+++ DOCUMENT SECTION +++

Daniel Delray Lansanah (born August 28, 1985) is currently an unrestricted free agent. He was signed by the Green Bay Packers as an undrafted free agent in 2008. He played college football at Connecticut.

Lansanah has also been a member of the Detroit Lions, Hartford Colonials, Las Vegas Locomotives and New York Jets.

Professional career

New York Jets
Lansanah was signed to a reserve/future contract by the New York Jets on January 4, 2013. He was released on September 1, 2013. He was signed to the team's practice squad two days later. He was promoted to the active roster on September 7, 2013. He was released two days later.

Lansanah was signed to the team's practice squad on September 16, 2013.

Tampa Bay Buccaneers

2013 season
Lansanah was signed off the Jets' practice squad by the Tampa Bay Buccaneers on December 4, 2013 after a season-ending injury to linebacker Jonathan Casillas. He primarily was a practice squad and reserve line backer without any playing time.

+++ STUDY MATERIAL +++

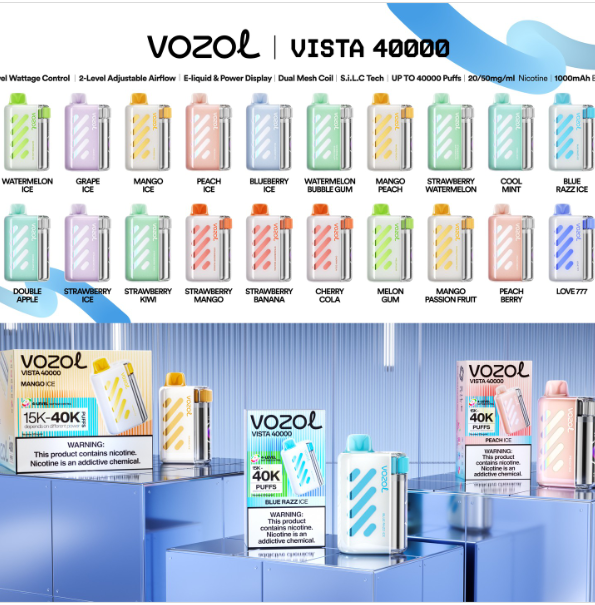 vozol vista 40k pod vape kit Rechargeable Disposable E Vape 40000puff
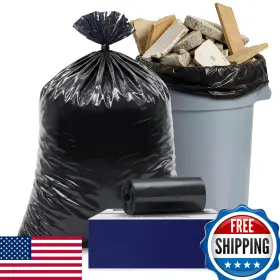 B07jvpj634 Plasticplace Contractor Trash Bags 40-45 Gallon 3.0 Mil Heavy Duty Garbage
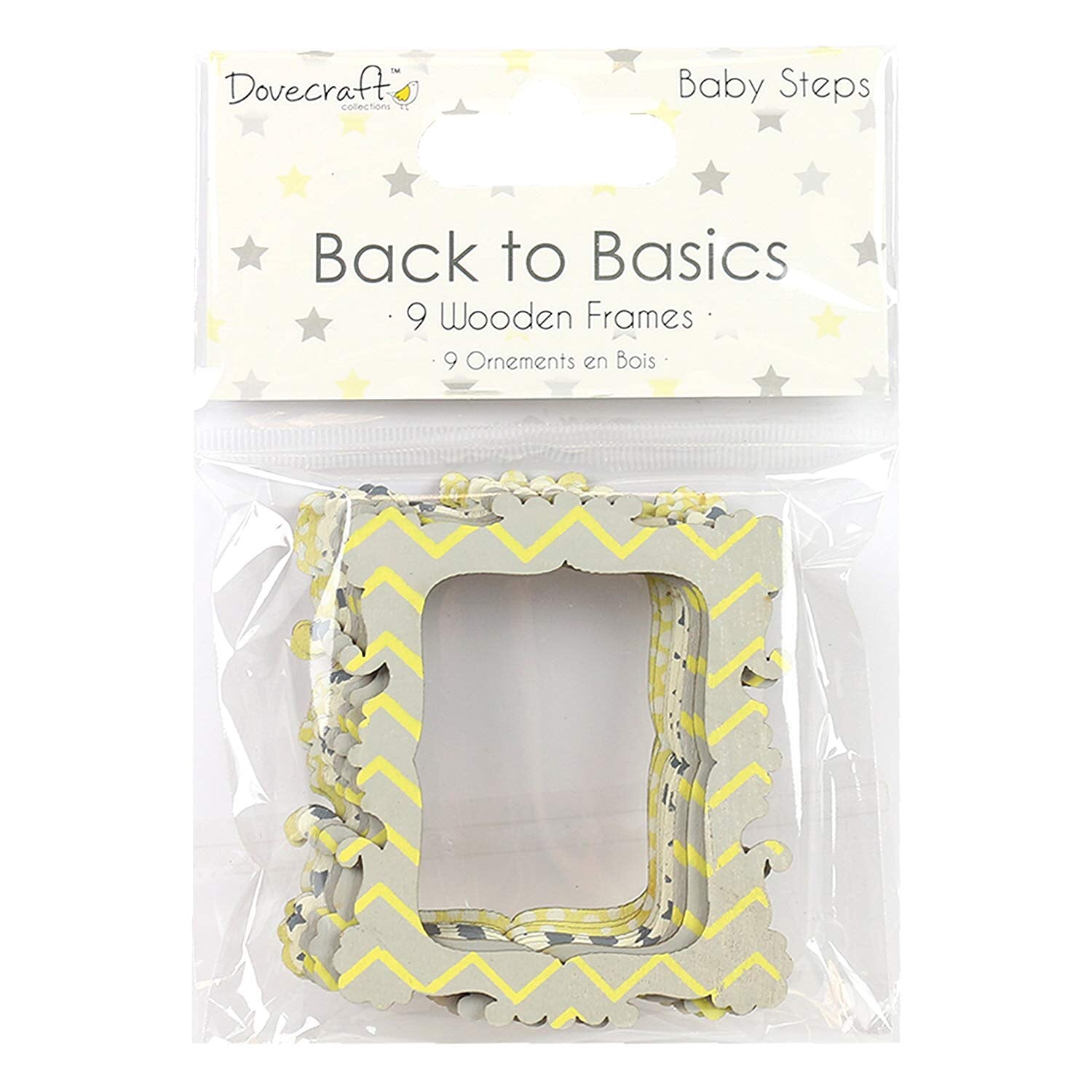 image_6fd83e15-df4f-4b60-9299-746a6e56c741.jpg Dovecraft Back to Basics BABY STEPS WOODEN FRAMES - Image 1
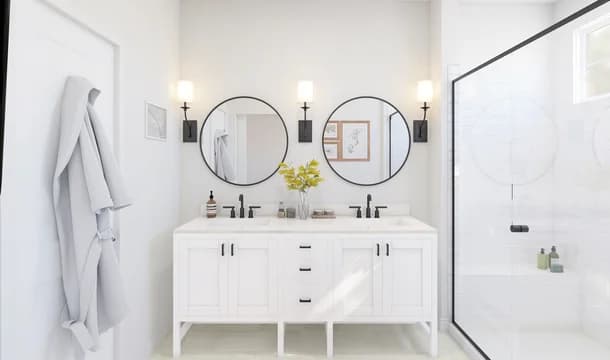 Palo Verde Joshua Landing Adriatic Farmhouse Primary Bath Farmhouse Level 1 Traditional Farmhouse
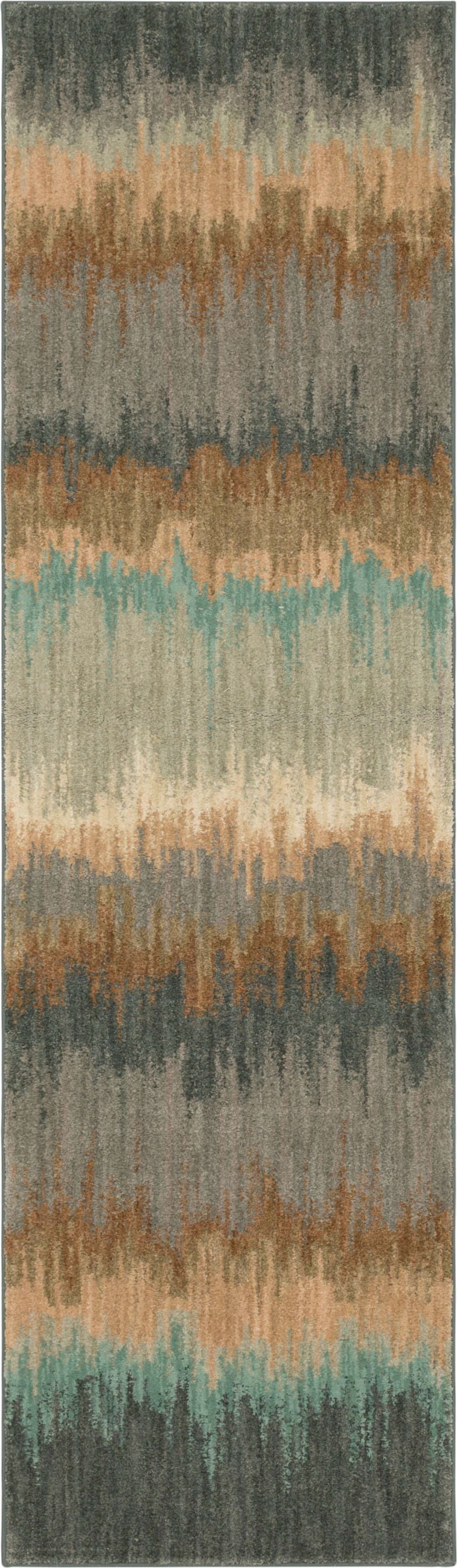 Cashel Abyss Blue 2' 4" X 7' 10" Karastan Rugs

+++

[INSTRUCTIONS TO FOLLOW]
Rewrite the part of the Daniel Lansanah article starting with "Daniel Delray Lansanah" and going on through "September 16, 2013.", with "developmental squad" in place of "practice squad".

[RESPONSE AREA]
Daniel Delray Lansanah (born August 28, 1985) is currently an unrestricted free agent. He was signed by the Green Bay Packers as an undrafted free agent in 2008. He played college football at Connecticut.

Lansanah has also been a member of the Detroit Lions, Hartford Colonials, Las Vegas Locomotives and New York Jets.

Professional career

New York Jets
Lansanah was signed to a reserve/future contract by the New York Jets on January 4, 2013. He was released on September 1, 2013. He was signed to the team's developmental squad two days later. He was promoted to the active roster on September 7, 2013. He was released two days later.

Lansanah was signed to the team's developmental squad on September 16, 2013.